■ **WRITTEN INSTRUCTION**
Return every one of the following entries word for word, changing and adding nothing.

■ **GIVEN DATA**
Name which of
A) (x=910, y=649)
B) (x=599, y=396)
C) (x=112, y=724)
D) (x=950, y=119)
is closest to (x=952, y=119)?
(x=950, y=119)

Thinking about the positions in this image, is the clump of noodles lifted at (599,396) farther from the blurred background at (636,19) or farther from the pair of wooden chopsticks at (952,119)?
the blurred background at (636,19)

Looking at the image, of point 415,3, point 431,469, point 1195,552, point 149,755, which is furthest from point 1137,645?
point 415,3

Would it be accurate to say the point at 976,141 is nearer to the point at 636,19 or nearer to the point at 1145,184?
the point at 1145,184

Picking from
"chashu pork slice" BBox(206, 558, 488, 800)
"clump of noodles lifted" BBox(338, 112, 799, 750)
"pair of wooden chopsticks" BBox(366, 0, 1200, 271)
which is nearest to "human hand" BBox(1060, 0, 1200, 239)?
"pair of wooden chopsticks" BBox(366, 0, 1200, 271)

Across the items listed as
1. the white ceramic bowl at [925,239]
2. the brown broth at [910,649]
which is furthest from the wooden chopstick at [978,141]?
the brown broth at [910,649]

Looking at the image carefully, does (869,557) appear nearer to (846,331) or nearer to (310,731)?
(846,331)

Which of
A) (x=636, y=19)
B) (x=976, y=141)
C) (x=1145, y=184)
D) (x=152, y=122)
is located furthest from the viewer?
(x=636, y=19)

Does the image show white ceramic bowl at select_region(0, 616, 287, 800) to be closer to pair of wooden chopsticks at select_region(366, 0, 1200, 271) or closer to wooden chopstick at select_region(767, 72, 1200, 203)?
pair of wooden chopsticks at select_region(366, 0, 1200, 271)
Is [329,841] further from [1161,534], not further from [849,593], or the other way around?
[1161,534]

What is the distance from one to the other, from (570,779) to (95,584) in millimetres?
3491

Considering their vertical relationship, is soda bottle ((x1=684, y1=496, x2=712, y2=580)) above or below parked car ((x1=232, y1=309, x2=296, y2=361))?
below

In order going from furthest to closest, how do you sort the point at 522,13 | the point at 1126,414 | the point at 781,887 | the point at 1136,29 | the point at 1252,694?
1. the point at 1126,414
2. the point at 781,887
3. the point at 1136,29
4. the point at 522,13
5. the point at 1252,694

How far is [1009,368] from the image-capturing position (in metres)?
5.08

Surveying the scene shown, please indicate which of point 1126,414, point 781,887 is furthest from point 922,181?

■ **SOLVED PROBLEM**
Name which of
A) (x=910, y=649)
B) (x=599, y=396)
C) (x=112, y=724)
D) (x=950, y=119)
is closest to (x=952, y=119)?
(x=950, y=119)

Thinking about the positions in this image, is the clump of noodles lifted at (599,396) farther from the blurred background at (636,19) or farther from the pair of wooden chopsticks at (952,119)?
the blurred background at (636,19)

Looking at the image, of point 415,3, point 431,469, point 1195,552, point 149,755, which is furthest from point 1137,645?
point 415,3

Would it be accurate to say the point at 976,141 is nearer to the point at 636,19 or nearer to the point at 1145,184?
the point at 1145,184

Picking from
"chashu pork slice" BBox(206, 558, 488, 800)
"clump of noodles lifted" BBox(338, 112, 799, 750)
"pair of wooden chopsticks" BBox(366, 0, 1200, 271)
which is nearest to "human hand" BBox(1060, 0, 1200, 239)?
"pair of wooden chopsticks" BBox(366, 0, 1200, 271)

Across the items listed as
1. the white ceramic bowl at [925,239]
2. the brown broth at [910,649]
which is furthest from the wooden chopstick at [978,141]?
the brown broth at [910,649]

Looking at the image carefully, does (869,557) appear nearer to (846,331) or nearer to (310,731)?
(846,331)

Which of
A) (x=636, y=19)
B) (x=976, y=141)
C) (x=1145, y=184)
D) (x=152, y=122)
is located furthest from the viewer?
(x=636, y=19)

Does the image show white ceramic bowl at select_region(0, 616, 287, 800) to be closer to pair of wooden chopsticks at select_region(366, 0, 1200, 271) or closer to wooden chopstick at select_region(767, 72, 1200, 203)?
pair of wooden chopsticks at select_region(366, 0, 1200, 271)
Is [329,841] further from [1161,534], not further from [849,593], or the other way around?
[1161,534]

What is the distance from one to the other, from (570,779) to (95,584) in millimetres?
3491

Considering their vertical relationship, is soda bottle ((x1=684, y1=496, x2=712, y2=580)) above or below parked car ((x1=232, y1=309, x2=296, y2=361))?
below

In order going from furthest to closest, how do you sort the point at 522,13 | the point at 1126,414 | the point at 781,887 | the point at 1136,29 | the point at 1252,694?
1. the point at 1126,414
2. the point at 781,887
3. the point at 1136,29
4. the point at 522,13
5. the point at 1252,694

How far is [1009,368] from the image-capturing position (in metres)?
5.08

Surveying the scene shown, please indicate which of point 1126,414, point 781,887 is furthest from point 922,181?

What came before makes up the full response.